### [DATA]
>>>

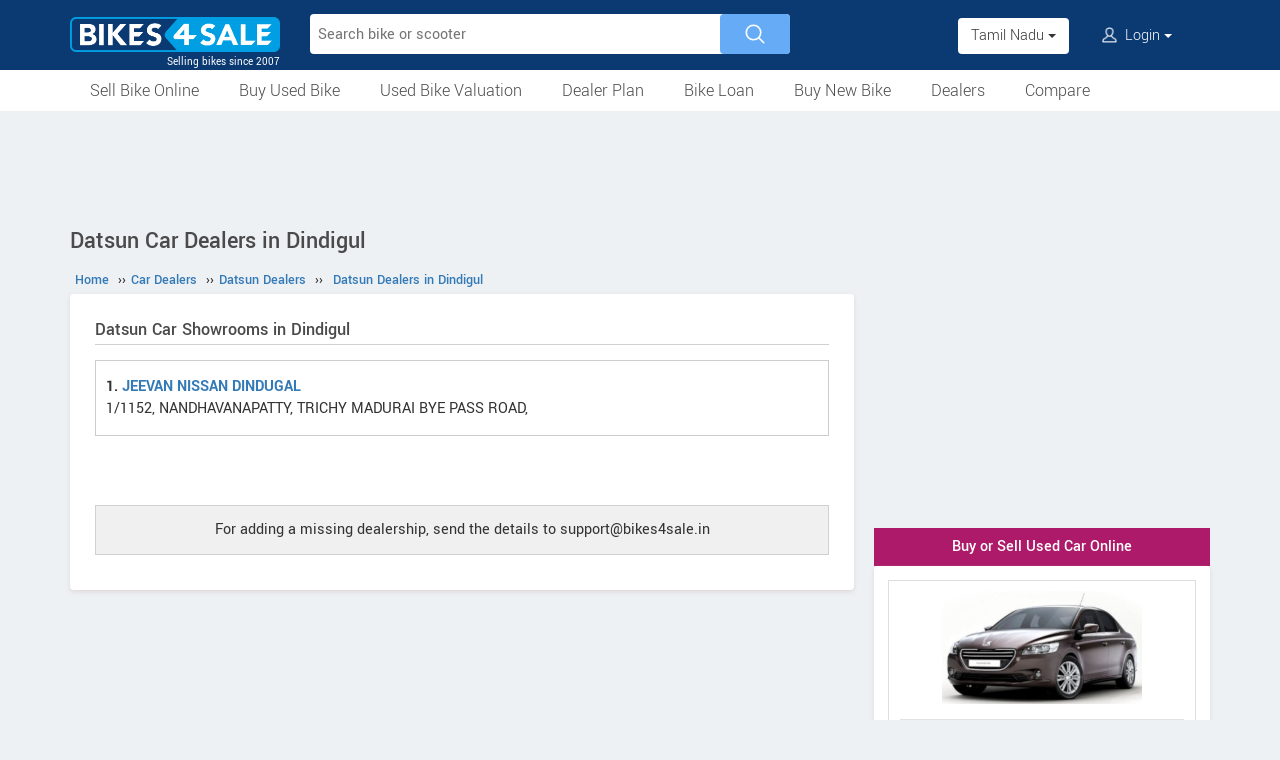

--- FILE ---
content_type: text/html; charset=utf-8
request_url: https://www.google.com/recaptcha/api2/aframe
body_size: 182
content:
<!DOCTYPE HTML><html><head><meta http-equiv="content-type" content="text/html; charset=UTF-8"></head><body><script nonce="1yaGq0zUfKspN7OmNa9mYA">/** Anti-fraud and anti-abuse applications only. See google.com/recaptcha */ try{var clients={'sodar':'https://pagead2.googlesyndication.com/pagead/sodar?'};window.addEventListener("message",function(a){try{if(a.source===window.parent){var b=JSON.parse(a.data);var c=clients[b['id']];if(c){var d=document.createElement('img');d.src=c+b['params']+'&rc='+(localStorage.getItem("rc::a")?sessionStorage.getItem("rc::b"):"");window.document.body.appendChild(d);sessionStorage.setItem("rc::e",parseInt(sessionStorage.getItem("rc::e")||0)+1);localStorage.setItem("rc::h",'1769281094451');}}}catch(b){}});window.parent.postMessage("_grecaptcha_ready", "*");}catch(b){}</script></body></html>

<<<
>>>

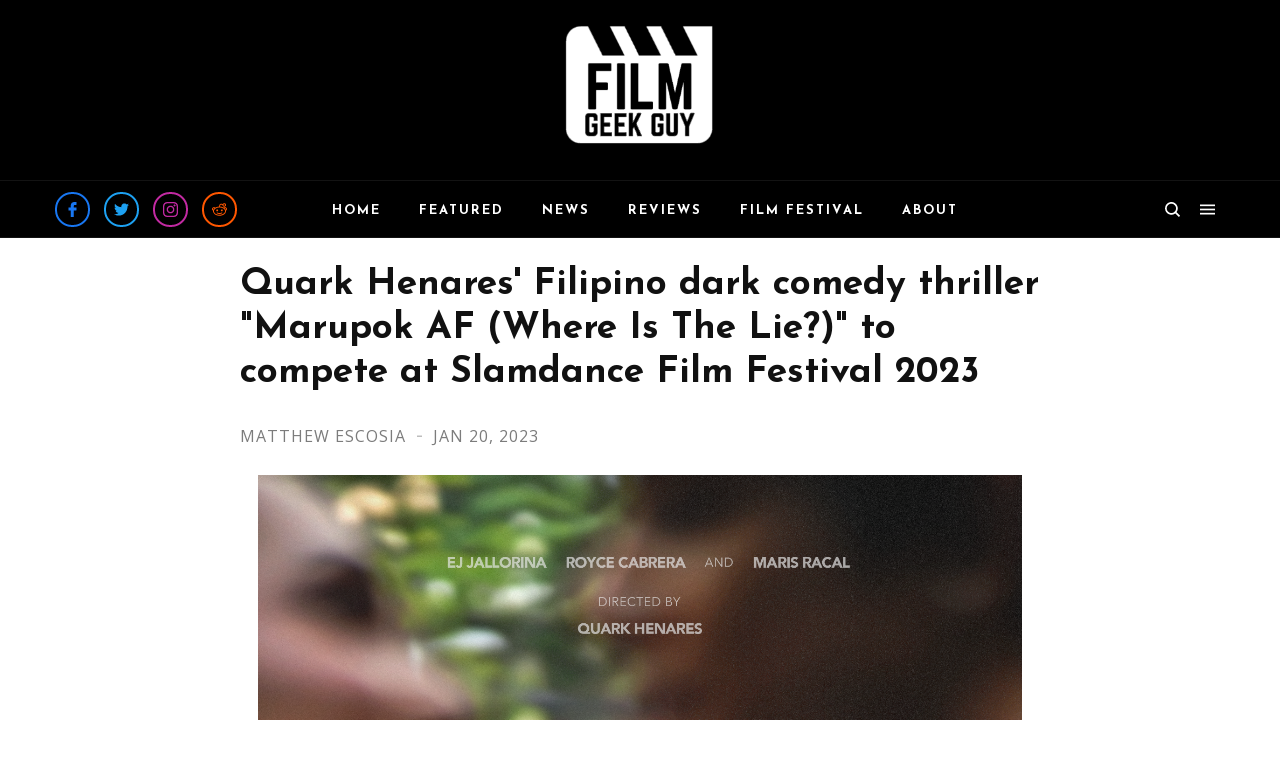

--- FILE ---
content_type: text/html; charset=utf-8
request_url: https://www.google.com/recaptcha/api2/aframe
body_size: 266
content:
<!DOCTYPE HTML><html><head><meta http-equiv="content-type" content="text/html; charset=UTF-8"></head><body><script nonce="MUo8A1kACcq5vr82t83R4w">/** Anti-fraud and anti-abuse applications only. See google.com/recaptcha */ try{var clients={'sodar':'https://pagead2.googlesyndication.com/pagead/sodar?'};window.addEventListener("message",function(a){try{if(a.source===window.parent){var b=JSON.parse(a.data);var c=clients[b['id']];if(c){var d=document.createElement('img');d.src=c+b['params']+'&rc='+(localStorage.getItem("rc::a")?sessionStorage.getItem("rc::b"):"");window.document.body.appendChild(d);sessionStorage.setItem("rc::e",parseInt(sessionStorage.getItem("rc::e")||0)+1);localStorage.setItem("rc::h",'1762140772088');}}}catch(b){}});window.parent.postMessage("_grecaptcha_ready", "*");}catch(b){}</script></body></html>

<<<
>>>

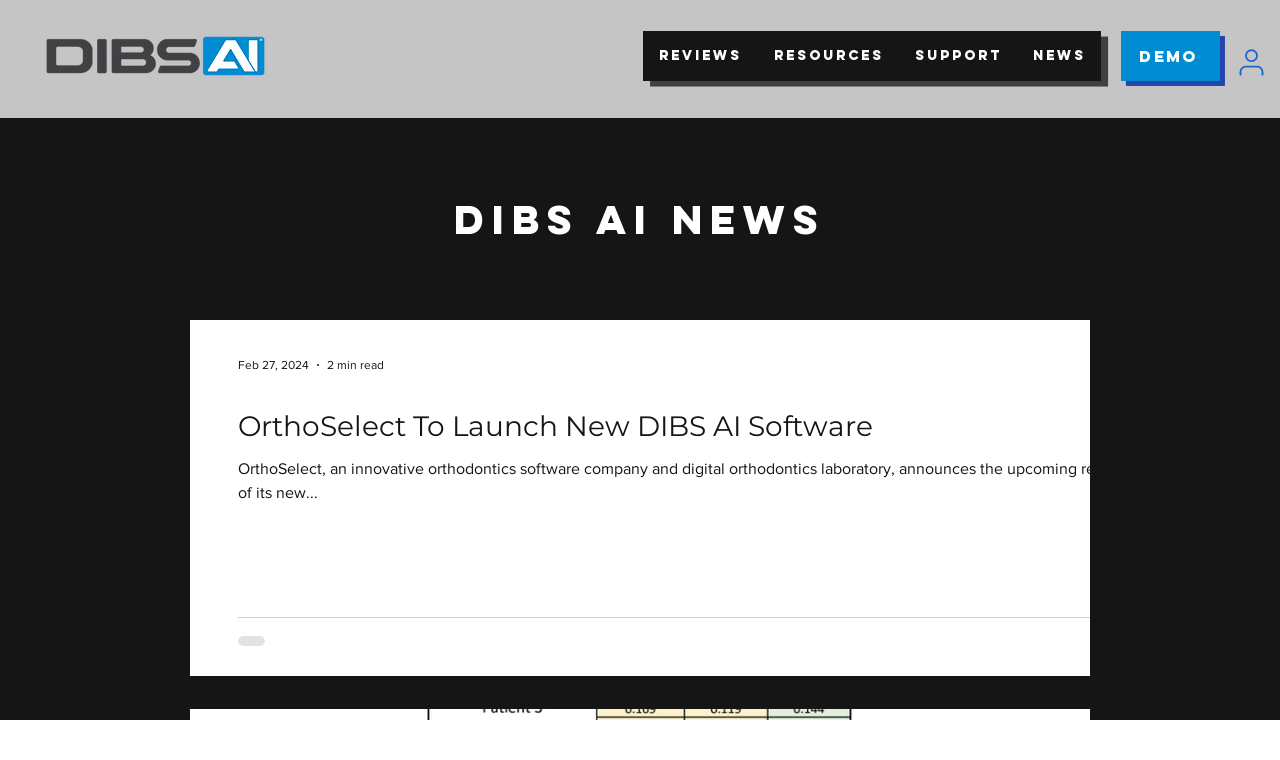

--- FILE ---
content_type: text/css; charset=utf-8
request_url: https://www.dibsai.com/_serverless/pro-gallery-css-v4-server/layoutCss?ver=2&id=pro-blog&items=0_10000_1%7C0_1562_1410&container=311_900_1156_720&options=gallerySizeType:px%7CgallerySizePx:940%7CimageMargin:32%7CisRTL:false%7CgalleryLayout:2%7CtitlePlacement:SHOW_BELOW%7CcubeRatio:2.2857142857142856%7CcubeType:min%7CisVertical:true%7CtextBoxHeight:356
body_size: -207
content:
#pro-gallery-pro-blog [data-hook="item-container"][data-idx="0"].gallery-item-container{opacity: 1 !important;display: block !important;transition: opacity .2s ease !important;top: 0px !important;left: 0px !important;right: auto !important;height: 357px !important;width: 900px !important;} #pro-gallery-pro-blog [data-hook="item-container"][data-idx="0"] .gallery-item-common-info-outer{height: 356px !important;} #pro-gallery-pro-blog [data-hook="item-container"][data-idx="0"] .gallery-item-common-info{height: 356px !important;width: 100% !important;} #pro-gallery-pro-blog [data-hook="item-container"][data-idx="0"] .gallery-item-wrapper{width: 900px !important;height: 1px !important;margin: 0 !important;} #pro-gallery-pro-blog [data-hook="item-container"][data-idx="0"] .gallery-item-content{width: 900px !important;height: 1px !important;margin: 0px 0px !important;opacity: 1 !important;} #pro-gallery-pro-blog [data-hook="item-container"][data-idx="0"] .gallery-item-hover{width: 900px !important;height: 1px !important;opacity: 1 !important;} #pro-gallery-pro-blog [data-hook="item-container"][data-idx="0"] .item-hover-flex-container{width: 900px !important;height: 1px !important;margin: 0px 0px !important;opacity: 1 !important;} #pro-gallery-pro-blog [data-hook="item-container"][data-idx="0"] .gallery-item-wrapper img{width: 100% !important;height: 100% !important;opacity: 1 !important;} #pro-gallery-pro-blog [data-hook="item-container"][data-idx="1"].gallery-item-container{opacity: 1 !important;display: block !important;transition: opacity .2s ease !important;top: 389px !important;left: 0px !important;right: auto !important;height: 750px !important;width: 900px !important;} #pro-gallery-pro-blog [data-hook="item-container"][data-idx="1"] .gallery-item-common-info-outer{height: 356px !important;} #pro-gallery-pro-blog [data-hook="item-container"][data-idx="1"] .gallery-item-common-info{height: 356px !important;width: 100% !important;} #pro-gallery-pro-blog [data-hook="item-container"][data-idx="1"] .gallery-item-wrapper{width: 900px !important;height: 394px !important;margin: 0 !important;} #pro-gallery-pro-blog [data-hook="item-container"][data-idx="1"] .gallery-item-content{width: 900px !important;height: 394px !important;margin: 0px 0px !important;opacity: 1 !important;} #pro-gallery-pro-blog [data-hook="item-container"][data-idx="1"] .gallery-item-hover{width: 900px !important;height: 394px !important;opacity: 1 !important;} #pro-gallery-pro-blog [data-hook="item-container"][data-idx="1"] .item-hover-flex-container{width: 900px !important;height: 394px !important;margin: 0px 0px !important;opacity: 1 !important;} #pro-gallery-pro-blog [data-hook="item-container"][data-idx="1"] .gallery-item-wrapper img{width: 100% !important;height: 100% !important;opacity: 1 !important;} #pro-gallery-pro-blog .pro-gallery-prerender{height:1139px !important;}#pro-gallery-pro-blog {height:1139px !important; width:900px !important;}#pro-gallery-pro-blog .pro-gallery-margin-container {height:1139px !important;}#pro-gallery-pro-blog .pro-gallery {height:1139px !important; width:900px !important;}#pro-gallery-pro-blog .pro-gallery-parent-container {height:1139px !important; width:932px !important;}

<<<

### [EXERCISE OBJECTIVE]
Across the listing, count the lines that contain "fraud". Nothing but the number should be returned.

### [RESULT OF THIS EXERCISE]
2